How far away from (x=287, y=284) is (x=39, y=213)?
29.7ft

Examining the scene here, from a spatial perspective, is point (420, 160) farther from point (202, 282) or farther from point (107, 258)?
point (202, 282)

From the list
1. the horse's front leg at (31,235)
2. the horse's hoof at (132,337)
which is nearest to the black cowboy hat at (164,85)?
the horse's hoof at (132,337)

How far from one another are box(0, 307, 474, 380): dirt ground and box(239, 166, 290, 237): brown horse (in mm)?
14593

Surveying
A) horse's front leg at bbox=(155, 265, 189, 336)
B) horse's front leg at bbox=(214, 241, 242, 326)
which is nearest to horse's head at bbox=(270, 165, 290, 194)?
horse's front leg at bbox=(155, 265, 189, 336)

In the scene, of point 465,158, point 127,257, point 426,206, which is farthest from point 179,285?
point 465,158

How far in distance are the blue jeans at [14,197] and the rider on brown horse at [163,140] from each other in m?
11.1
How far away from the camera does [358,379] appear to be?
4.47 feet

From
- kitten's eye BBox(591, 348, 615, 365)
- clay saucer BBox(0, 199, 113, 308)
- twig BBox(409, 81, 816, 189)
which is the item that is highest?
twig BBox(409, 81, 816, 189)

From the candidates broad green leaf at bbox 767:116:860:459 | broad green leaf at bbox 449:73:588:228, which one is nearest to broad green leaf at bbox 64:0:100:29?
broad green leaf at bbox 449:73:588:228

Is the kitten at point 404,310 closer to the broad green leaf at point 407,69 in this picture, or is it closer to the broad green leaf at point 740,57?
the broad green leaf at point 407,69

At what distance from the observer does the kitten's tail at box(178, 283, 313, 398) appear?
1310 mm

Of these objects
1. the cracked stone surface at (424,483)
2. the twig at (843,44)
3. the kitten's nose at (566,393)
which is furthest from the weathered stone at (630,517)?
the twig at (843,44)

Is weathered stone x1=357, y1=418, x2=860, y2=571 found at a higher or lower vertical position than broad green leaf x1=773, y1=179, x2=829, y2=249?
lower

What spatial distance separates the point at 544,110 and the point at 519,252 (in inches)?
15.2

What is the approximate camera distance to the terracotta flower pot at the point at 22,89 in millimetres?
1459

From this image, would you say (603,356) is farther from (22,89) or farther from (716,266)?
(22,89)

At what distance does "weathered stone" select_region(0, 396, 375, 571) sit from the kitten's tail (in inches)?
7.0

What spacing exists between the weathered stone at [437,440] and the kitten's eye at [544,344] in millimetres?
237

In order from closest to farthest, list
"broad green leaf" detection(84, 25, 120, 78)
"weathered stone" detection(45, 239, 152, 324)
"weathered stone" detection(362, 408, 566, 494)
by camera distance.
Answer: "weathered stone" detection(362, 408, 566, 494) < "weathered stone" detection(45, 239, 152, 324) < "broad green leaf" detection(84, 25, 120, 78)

===

Task requirements: Reproduce verbatim the lines of the items, beginning with the line that contains "In order from closest to farthest, list" and continuing through the end of the items.

Exercise solution:
In order from closest to farthest, list
"broad green leaf" detection(84, 25, 120, 78)
"weathered stone" detection(45, 239, 152, 324)
"weathered stone" detection(362, 408, 566, 494)
by camera distance.
Answer: "weathered stone" detection(362, 408, 566, 494) < "weathered stone" detection(45, 239, 152, 324) < "broad green leaf" detection(84, 25, 120, 78)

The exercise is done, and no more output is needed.